■ WORK REQUIRED: When you reach the line containing "body_size: 186" in the entries below, start writing out each line exactly, and stop after the line containing "content_type: text/plain".

Stored data
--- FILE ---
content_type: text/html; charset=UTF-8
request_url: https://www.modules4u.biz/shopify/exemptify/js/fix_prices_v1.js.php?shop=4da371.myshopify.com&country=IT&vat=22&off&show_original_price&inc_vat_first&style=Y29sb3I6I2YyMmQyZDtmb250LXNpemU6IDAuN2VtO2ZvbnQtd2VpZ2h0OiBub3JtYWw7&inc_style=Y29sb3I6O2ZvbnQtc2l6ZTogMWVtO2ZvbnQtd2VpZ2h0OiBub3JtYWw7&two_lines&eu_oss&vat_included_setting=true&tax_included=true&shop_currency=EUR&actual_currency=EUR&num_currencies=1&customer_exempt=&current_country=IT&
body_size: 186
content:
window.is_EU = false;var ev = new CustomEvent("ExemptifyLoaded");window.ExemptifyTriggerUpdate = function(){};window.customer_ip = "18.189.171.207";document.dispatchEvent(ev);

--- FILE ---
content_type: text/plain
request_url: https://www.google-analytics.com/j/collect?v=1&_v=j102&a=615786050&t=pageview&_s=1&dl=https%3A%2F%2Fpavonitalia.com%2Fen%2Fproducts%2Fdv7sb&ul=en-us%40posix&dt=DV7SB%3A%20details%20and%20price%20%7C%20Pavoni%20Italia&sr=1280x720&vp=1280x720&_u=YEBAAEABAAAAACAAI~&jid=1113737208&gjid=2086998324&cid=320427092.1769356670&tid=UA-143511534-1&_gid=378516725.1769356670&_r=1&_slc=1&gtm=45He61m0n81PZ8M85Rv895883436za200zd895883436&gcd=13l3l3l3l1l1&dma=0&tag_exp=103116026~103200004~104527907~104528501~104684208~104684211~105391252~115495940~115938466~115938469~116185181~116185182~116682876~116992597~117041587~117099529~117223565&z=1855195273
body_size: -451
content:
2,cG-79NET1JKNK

■ REPLY:
body_size: 186
content:
window.is_EU = false;var ev = new CustomEvent("ExemptifyLoaded");window.ExemptifyTriggerUpdate = function(){};window.customer_ip = "18.189.171.207";document.dispatchEvent(ev);

--- FILE ---
content_type: text/plain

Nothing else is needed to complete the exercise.